### TEXT TO READ ###

It’s tax season—and that means you’re probably seeing clearly where your tax exposure is greatest and where there’s room for improvement in your overall planning strategy. That being the case, it’s a good time to revisit the fundamentals of life insurance taxation—which may or may not be on your mind as a part of your holistic estate and wealth planning strategy. Looking into life insurance tax more closely and understanding how it works will help you achieve your life insurance goals (and your tax planning goals) safely and efficiently.
Transfer for Value
Generally, life insurance death benefits are income tax–free. However, when a change in ownership occurs in return for valuable consideration of any kind, the death benefit does become taxable. Note that, under its definition, valuable consideration can be something other than cash or property. Valuable consideration could even be a promise to do something.
The death benefit may retain its tax-free nature, however, if the transfer of ownership is to a person or entity that falls under a specified exception. These excepted transfers are:
- To the insured or the insured’s grantor trust
- To a partner of the insured
- To a partnership in which the insured is a partner
- To a corporation in which the insured is an officer or shareholder
- To certain carryover basis transferees
Taxation of Premium Payments
Regardless of whether a policy is owned personally or by a business, life insurance premiums are generally not deductible for income tax purposes.

### MATERIAL SUPPLIED ###

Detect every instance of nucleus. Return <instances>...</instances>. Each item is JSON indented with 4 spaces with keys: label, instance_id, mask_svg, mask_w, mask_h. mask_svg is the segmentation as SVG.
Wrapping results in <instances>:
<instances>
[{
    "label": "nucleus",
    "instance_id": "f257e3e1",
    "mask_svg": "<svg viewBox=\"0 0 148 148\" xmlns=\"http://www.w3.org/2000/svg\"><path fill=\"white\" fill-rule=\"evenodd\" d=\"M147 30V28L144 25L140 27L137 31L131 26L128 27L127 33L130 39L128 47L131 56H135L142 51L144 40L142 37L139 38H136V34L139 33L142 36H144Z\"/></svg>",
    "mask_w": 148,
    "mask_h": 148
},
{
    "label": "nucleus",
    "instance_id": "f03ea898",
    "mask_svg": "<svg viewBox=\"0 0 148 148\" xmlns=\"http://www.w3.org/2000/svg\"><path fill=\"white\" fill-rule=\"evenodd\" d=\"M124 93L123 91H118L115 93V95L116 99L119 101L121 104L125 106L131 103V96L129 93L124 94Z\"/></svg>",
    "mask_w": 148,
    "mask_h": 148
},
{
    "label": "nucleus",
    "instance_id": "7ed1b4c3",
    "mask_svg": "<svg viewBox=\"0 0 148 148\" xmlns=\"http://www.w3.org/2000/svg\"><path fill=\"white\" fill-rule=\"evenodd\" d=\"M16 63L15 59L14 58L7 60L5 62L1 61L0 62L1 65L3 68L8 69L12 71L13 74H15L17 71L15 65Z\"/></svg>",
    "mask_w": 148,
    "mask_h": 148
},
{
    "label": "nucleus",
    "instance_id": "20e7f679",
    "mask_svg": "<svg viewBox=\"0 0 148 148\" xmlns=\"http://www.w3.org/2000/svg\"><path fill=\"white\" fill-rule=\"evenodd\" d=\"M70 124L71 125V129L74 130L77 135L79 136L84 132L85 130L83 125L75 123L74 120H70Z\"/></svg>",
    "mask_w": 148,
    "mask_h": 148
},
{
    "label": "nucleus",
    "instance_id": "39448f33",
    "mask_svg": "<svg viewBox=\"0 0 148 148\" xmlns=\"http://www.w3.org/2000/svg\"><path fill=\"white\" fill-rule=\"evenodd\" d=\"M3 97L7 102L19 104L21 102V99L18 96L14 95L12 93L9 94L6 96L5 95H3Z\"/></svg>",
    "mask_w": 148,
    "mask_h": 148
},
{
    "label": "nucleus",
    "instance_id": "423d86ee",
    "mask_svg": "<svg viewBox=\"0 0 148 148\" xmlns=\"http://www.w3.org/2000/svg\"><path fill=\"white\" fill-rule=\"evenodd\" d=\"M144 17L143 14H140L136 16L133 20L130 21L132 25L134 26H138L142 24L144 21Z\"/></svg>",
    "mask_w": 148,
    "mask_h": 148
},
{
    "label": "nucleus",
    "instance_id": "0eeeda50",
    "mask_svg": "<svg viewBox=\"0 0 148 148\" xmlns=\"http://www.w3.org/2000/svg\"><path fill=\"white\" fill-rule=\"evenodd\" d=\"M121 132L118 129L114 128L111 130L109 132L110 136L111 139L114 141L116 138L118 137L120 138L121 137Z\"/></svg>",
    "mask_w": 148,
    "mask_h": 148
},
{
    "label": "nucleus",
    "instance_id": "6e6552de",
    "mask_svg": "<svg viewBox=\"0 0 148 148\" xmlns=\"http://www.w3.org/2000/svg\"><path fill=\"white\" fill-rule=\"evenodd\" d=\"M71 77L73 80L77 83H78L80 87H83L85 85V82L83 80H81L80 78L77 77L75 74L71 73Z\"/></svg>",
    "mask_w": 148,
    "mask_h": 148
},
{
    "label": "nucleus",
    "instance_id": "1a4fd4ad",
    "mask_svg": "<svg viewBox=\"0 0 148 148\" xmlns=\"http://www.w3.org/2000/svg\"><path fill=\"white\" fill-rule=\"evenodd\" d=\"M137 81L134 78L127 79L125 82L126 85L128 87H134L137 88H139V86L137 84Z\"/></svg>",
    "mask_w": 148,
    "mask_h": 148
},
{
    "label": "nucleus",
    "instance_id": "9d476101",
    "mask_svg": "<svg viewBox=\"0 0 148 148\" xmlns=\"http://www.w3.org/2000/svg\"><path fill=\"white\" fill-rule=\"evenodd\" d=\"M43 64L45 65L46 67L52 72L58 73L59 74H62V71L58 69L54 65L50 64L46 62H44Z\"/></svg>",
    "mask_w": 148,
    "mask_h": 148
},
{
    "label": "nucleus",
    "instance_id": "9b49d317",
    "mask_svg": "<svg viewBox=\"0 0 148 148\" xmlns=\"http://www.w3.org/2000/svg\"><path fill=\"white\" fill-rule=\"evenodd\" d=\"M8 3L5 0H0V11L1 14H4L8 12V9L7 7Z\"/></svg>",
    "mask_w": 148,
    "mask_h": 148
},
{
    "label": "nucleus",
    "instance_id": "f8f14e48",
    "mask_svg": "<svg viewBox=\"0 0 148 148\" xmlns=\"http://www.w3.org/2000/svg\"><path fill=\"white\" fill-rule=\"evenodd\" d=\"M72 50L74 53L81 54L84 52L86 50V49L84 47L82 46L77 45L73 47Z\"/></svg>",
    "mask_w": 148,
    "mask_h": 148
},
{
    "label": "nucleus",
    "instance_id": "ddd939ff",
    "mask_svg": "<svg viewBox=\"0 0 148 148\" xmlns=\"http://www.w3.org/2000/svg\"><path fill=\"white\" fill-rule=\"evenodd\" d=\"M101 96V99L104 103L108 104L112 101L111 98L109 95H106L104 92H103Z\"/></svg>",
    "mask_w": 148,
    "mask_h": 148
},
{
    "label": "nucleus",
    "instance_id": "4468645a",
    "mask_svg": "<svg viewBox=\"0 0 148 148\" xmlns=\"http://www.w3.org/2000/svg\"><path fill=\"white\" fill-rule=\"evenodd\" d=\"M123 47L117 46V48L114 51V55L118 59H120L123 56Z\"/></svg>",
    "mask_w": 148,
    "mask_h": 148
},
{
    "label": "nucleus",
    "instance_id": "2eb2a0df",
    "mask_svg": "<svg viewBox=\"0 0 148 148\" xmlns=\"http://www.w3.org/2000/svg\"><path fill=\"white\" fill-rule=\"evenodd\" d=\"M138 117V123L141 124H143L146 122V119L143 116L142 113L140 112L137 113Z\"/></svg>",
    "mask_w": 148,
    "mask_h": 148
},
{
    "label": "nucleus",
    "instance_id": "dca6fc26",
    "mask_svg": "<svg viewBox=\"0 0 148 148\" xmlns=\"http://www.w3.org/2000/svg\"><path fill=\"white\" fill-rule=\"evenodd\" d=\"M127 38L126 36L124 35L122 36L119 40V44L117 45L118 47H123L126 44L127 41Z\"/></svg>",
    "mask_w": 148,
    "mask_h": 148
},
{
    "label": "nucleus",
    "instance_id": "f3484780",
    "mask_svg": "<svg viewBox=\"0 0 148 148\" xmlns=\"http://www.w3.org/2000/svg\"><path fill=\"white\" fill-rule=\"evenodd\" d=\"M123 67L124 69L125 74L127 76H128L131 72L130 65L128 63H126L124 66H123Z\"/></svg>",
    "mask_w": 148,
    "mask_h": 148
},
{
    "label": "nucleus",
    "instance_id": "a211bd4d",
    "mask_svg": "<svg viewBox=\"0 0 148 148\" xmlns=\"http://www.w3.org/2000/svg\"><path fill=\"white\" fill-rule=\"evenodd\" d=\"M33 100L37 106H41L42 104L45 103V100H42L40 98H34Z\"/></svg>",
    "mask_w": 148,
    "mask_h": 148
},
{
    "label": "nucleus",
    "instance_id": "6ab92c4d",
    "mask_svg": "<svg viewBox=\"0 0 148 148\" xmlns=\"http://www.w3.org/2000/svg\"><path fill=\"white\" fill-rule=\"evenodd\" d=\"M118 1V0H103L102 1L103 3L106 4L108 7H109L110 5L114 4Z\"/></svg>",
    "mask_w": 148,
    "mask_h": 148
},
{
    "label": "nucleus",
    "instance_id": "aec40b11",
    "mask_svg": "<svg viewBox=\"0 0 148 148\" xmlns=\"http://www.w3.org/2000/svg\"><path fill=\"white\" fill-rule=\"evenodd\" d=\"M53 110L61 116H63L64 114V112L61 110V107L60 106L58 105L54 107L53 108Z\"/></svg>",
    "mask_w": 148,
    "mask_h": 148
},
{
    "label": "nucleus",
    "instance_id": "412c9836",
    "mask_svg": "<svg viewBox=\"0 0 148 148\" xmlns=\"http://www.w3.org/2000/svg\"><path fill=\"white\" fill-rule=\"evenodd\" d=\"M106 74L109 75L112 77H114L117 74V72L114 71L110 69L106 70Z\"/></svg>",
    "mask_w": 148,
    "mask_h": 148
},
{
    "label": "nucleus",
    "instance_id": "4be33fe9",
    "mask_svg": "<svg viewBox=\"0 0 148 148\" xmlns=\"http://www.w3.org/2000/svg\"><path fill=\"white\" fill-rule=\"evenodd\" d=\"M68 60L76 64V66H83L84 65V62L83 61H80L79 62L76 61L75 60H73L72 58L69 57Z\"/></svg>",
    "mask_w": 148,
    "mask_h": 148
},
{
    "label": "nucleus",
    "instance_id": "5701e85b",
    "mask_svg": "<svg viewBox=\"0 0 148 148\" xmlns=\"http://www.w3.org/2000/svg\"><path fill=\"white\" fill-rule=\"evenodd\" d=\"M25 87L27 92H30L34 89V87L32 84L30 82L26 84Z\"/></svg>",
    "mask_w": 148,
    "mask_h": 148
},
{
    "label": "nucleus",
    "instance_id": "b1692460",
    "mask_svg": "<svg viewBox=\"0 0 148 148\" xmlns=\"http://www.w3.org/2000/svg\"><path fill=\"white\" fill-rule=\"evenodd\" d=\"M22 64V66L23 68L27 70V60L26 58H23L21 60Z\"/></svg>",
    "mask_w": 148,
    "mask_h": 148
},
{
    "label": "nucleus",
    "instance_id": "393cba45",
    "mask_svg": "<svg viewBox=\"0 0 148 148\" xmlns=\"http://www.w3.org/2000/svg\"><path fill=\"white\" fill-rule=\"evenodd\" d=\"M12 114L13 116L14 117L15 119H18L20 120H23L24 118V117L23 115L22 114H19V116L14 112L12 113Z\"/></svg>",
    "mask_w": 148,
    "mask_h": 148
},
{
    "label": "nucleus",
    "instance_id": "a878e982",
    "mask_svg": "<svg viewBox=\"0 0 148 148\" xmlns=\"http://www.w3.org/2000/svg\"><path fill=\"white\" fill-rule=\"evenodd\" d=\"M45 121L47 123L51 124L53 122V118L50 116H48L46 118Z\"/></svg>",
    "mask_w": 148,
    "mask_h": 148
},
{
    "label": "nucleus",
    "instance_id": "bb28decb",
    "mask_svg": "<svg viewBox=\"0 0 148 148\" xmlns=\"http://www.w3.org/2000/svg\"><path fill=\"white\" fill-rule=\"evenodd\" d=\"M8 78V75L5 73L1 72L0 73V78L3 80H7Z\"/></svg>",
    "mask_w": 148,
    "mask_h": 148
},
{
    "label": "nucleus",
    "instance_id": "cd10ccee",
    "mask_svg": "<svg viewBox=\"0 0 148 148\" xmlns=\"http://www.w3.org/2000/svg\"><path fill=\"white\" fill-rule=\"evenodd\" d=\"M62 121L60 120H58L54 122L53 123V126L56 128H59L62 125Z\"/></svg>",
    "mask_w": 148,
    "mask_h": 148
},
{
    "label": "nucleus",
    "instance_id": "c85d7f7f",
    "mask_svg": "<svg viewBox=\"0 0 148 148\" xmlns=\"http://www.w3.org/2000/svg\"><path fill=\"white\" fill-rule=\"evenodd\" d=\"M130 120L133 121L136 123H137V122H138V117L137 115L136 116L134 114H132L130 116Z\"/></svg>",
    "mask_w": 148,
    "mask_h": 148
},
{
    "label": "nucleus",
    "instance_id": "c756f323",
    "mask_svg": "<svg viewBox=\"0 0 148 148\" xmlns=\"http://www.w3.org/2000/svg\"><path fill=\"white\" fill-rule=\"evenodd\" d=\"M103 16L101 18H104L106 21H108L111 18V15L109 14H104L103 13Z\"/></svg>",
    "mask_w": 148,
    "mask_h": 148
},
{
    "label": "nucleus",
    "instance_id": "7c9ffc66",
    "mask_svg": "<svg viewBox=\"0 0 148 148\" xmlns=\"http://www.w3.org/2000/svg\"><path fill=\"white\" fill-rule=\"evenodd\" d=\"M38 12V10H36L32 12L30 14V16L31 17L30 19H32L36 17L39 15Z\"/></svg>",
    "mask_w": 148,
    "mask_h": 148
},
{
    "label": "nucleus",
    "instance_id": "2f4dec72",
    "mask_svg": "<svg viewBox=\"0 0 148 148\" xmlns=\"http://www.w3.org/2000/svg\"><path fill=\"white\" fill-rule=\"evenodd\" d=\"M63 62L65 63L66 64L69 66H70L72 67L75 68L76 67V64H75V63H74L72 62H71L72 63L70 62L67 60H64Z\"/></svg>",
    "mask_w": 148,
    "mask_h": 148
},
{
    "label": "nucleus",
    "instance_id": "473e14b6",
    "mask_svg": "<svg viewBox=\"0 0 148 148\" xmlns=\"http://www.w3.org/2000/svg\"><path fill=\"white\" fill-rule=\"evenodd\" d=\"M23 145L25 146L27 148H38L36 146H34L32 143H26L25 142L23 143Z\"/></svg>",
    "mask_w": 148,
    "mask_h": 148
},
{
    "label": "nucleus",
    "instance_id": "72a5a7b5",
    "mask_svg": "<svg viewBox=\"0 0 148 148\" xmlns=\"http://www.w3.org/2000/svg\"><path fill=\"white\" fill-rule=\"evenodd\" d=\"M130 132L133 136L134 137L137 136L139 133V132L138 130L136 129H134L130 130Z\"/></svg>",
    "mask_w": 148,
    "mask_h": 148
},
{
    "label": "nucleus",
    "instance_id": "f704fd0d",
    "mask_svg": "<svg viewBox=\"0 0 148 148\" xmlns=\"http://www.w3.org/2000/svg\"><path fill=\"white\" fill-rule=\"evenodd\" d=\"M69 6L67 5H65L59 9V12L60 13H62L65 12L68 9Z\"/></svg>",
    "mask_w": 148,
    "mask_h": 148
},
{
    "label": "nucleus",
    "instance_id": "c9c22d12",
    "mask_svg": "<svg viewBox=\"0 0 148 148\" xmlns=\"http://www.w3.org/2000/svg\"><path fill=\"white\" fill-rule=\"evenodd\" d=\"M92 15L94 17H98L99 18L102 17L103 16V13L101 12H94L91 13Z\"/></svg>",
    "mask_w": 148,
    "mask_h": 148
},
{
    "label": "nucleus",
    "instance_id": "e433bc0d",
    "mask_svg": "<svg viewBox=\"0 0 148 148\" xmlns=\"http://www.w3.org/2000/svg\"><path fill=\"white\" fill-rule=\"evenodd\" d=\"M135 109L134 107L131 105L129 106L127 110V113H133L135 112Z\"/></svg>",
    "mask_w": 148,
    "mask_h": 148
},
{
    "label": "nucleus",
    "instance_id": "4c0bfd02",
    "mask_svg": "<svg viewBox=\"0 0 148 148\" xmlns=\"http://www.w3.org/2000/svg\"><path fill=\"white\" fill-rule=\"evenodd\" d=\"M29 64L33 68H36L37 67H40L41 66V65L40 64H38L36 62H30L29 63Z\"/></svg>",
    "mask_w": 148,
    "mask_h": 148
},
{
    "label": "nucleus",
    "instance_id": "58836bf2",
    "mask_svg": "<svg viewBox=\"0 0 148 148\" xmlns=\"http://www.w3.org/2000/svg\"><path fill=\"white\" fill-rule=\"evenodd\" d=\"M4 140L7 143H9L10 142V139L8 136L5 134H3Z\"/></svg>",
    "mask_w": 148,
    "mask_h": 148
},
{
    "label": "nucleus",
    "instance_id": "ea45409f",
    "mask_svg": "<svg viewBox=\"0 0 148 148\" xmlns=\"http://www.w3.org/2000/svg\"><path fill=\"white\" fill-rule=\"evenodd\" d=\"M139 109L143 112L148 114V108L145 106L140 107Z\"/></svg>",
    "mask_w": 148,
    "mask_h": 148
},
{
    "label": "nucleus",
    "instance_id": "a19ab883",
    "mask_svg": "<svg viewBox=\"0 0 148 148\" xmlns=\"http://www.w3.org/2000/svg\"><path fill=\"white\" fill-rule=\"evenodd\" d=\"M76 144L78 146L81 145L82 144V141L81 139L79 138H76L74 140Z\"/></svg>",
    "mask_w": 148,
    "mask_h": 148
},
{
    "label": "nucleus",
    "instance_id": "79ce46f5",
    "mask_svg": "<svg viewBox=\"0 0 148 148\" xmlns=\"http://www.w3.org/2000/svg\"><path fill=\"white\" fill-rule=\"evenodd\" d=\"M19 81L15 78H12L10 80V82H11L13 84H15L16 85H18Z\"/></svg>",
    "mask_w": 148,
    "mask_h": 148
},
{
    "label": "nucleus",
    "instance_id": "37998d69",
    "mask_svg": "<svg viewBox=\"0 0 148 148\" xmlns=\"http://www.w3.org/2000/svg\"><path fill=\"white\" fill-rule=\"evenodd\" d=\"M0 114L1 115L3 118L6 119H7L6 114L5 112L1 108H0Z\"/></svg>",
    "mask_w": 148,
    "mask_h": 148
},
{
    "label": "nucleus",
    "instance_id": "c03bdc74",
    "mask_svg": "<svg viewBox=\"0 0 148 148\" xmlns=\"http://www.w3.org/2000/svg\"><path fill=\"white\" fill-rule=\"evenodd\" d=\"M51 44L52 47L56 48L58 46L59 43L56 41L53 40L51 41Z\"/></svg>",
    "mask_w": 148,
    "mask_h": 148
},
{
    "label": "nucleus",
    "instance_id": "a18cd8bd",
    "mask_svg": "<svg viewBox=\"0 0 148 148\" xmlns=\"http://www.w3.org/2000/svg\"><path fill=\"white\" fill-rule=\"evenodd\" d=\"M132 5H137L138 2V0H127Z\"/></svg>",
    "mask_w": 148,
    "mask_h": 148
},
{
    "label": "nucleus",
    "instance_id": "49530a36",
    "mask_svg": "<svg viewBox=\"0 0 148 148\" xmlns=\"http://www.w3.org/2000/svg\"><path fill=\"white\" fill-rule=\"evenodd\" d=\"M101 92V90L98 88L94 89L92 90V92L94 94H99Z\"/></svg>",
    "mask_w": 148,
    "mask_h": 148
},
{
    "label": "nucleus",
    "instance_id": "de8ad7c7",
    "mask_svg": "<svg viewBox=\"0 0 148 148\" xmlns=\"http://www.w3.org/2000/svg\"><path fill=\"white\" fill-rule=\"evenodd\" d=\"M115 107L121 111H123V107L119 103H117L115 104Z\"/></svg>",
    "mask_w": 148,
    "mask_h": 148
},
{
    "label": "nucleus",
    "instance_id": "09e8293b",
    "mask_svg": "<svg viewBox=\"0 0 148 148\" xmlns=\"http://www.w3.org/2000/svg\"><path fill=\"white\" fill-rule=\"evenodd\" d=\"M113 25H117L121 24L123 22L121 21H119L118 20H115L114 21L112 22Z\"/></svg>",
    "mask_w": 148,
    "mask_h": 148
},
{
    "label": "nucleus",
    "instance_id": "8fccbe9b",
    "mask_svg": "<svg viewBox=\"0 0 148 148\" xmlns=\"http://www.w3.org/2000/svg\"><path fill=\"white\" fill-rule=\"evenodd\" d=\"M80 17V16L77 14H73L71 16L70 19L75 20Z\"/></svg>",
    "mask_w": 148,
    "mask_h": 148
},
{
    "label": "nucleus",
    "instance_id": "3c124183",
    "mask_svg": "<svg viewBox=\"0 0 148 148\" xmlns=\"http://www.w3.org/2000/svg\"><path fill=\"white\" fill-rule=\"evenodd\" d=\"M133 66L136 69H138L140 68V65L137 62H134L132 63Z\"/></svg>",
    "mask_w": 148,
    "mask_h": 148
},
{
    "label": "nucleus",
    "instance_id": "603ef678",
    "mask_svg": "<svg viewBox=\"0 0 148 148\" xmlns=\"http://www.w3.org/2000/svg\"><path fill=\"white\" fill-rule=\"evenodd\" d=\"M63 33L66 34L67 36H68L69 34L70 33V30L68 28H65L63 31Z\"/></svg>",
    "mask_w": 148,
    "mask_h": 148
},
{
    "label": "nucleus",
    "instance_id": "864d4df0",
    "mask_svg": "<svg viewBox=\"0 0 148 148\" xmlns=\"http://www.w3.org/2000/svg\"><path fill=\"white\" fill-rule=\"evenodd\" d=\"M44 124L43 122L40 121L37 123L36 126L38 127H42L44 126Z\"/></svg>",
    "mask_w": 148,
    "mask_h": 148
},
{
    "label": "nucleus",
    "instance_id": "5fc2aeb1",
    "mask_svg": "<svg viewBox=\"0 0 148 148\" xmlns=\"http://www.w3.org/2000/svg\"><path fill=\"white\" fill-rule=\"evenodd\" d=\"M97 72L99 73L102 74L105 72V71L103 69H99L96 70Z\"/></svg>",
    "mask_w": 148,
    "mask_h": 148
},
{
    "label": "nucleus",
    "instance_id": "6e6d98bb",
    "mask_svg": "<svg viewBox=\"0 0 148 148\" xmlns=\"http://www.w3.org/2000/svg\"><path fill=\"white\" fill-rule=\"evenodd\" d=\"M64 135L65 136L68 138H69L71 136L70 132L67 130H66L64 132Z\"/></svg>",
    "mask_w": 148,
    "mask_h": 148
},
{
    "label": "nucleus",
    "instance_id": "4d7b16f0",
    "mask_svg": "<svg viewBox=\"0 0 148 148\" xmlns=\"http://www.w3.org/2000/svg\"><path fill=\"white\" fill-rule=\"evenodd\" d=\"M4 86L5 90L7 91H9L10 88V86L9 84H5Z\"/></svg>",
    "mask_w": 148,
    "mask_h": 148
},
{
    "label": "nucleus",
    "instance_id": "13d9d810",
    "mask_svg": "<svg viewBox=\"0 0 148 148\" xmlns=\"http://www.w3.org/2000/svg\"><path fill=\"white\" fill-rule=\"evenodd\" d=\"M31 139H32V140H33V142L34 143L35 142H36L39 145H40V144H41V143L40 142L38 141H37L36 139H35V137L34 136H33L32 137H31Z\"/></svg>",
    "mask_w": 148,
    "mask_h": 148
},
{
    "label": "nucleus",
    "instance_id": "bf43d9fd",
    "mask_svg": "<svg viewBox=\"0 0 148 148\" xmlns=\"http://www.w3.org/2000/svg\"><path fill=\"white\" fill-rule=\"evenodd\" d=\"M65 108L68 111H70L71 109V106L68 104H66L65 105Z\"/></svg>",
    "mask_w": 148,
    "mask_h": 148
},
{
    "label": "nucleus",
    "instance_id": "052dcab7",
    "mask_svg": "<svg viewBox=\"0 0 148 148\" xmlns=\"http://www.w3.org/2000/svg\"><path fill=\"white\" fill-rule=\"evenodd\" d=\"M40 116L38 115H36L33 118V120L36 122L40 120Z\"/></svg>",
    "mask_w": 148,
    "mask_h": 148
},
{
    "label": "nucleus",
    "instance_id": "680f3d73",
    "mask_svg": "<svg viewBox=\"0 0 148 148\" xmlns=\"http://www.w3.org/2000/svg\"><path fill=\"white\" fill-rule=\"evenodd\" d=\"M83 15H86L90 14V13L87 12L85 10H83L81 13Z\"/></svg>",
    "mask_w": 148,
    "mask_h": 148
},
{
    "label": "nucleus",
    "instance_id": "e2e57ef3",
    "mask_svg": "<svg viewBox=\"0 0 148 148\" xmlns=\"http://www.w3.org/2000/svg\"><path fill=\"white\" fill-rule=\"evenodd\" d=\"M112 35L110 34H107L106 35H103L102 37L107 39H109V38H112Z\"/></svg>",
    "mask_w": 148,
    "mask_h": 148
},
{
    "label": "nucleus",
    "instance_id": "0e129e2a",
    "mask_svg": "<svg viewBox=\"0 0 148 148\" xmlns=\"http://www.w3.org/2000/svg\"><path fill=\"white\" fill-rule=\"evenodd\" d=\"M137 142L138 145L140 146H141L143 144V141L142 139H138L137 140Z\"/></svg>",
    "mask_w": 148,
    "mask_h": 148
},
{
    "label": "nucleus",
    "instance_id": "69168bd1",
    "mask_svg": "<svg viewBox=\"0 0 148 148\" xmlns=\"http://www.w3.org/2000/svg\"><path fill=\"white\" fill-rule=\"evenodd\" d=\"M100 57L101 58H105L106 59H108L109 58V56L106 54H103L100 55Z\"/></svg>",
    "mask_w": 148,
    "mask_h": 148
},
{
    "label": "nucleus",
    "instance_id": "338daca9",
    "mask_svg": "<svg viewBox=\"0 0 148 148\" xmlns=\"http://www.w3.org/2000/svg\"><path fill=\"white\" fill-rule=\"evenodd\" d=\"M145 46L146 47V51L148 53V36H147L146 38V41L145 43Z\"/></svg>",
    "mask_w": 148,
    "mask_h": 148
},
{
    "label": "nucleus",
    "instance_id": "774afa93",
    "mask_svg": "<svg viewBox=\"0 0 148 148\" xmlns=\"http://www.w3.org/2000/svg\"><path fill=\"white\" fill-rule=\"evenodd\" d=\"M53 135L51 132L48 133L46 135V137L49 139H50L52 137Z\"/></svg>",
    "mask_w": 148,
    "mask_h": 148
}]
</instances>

###

• PROBLEMS
a: Reproduce the part of the life insurance tax text that opens with the words containing "It’s tax season—and" and closes with "safely and efficiently.".
b: Answer these questions from the life insurance tax text:
(i) Besides cash or property, what could valuable consideration even be?
(ii) What role must the insured hold in a corporation for a transfer to it to be excepted?
(iii) Are life insurance premiums generally deductible for income tax purposes?
Rely on the life insurance tax text alone, not on the data.

• TASK RESPONSES
a:
It’s tax season—and that means you’re probably seeing clearly where your tax exposure is greatest and where there’s room for improvement in your overall planning strategy. That being the case, it’s a good time to revisit the fundamentals of life insurance taxation—which may or may not be on your mind as a part of your holistic estate and wealth planning strategy. Looking into life insurance tax more closely and understanding how it works will help you achieve your life insurance goals (and your tax planning goals) safely and efficiently.

b:
(i) A promise to do something.
(ii) Officer or shareholder.
(iii) No. They generally are not, whether the policy is owned personally or by a business.